About my Qt times, and a Qt for Python voice assistant

About my Qt times, and a Qt for Python voice assistant

I spent a short time @Qt, but a fruitful one. I was lucky to work with the great Qt for Python team that made me feel very welcomed. I was also lucky to have had a great mentor, Cristián Maureira-Fredes, that was super supportive and cool to work with.

Besides helping to spread the word about Qt for Python in the Open Source community by going to conferences and events, during my time in Qt I added a few features to the Qt ecosystem to make Qt for Python more visible and interesting to beginners like adding new templates and the example tab in QtCreator, I also wrote a translation tool to convert Qt code for Qt for Python and translate our docs, wrote a tutorial and an example to present at the Qt World Summit 2019: a voice assistant using open source technologies. This blog post will explain a little bit about this example and it's going to show you a thing or two about this it in case you want to experiment with it.


Project overview

The idea of ​​this project is to be a generalist voice assistant who will answer questions for you. If you understand these guidelines roughly, you'll be able to customize this example to serve whatever simple purpose you want.

We have a graphic interface that will allow us to capture voice with a Speech To Text (STT) tool. This tool is going to transcribe user's voice in to text. We then take this text and send it to our NLU component which will extract meaning from this data like intents and entities. This processed text goes in to a Dialogue Manager that will decide which response on its database is more appropriated to give back to the user. Once it has decided, it handles the string to the Text To Speech (TTS) tool that will reproduce the audio to the user and to the GUI that will show it in the screen. Here's what's happening in this software in a more graphic way:


Specifically, we're working with Mozilla DeepSpeech as our STT tool and Mozilla TTS as our TTS tool, Rasa for NLU and Dialogue Management, Qt for Python for the backend and general glue to make all these technologies interact well with each other and QML for the front end interface. The reason why I chose Mozilla and Rasa technologies in the detriment of others is simple, both of these projects have very active open source communities, they're agnostic regarding which OS you're using and they're really malleable allowing you to customize your application with not a lot of effort. Besides that all of these technologies have Python implementations which make them perfect to integrate with Qt for Python. QML is here to make everything looks beautiful and it also integrates very well with Qt for Python.

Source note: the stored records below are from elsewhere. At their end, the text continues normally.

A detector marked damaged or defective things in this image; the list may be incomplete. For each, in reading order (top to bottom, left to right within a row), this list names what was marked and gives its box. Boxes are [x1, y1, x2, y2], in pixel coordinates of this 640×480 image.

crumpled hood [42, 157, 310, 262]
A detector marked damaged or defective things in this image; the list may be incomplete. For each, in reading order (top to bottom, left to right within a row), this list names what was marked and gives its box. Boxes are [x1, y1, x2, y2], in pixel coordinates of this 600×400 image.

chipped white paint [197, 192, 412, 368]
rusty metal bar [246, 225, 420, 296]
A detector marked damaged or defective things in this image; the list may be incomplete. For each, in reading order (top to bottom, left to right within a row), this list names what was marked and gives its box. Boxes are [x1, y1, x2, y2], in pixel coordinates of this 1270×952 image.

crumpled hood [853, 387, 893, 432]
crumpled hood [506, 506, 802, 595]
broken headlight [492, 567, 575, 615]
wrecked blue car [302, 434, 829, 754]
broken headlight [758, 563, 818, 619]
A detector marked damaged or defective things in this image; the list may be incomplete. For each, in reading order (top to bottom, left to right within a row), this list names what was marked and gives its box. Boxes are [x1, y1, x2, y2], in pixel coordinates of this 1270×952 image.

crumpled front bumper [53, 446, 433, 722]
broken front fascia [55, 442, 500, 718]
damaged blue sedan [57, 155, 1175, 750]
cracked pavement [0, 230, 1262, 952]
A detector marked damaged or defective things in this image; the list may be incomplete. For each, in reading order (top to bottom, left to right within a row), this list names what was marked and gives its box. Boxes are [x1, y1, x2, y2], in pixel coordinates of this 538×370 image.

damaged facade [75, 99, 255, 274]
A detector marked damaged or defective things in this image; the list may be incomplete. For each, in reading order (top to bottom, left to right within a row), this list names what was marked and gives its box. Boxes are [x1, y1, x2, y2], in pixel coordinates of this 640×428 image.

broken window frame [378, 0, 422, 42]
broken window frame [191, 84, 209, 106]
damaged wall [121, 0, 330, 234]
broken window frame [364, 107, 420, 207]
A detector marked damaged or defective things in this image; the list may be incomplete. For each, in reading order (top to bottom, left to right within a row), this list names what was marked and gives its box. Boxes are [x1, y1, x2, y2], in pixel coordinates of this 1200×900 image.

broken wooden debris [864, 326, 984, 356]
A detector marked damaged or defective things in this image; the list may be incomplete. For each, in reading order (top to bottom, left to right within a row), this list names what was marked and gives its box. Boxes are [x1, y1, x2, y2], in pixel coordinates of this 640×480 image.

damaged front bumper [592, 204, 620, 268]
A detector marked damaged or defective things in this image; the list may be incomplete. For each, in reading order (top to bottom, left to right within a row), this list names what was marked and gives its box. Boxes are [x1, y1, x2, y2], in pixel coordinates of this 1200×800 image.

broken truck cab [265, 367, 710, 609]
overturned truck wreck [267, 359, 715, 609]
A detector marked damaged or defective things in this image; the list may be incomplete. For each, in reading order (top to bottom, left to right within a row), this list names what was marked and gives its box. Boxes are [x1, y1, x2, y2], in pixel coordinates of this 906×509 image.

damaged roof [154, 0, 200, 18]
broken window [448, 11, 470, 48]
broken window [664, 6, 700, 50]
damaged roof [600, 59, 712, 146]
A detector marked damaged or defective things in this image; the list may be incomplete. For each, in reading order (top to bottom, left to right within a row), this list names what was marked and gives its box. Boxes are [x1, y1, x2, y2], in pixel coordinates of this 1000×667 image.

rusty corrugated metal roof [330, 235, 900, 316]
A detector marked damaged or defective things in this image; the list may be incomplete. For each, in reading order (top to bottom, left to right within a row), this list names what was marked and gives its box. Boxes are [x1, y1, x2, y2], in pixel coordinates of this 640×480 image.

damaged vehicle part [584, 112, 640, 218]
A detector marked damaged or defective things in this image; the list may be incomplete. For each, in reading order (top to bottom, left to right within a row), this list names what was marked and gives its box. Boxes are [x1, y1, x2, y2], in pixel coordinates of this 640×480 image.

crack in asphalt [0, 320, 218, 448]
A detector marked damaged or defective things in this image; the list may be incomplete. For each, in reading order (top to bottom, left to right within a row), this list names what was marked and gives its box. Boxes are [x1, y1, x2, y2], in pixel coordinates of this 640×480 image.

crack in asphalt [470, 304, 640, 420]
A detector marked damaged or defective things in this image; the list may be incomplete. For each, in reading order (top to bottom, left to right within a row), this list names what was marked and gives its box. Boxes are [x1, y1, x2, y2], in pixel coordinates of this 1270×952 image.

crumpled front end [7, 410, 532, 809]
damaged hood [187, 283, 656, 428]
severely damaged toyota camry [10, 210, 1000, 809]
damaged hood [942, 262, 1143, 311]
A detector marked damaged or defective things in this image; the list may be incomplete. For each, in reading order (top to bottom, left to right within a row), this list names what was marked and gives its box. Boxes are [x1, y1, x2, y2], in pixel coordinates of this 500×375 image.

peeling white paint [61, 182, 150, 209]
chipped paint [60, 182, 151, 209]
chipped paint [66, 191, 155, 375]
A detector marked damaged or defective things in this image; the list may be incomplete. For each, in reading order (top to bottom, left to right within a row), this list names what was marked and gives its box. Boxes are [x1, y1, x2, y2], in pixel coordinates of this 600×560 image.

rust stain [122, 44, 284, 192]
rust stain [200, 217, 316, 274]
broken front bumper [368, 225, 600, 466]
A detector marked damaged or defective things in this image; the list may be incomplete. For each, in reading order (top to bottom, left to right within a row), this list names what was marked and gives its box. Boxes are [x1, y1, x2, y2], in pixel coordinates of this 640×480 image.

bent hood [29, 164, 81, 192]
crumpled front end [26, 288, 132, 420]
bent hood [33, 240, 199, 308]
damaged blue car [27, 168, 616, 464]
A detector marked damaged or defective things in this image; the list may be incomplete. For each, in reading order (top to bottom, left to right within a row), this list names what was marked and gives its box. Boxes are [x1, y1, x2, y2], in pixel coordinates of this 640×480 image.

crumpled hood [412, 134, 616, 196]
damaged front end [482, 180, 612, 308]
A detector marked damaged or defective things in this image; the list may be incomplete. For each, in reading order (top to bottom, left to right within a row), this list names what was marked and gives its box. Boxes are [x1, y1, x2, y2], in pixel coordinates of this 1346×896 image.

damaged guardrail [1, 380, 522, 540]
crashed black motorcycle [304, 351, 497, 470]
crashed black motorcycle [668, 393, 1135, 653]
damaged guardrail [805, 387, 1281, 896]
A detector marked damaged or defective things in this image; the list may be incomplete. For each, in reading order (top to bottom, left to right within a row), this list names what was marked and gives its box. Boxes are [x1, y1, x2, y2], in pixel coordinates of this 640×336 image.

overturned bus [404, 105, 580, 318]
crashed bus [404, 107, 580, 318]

I strongly recommend you to create a virtual environment to reproduce this project, but you're free of course to not do it. It's necessary to have an updated Python version (>= 3.5).

In the following sessions we'll go through each one of the elements that compose the voice assistant. If you're curious to look at the code or want to run this project head over here or access it in you Qt for Python installation, just go in to your Python directory and find the PySide2 directory.

Speech to text component

DeepSpeech offers you the opportunity of processing audio in chunks, allowing you to process it in real time while being recorded and in this case this is the kind of implementation we're using. You can read more about how this works under the hood in this blog post by Reuben Morais.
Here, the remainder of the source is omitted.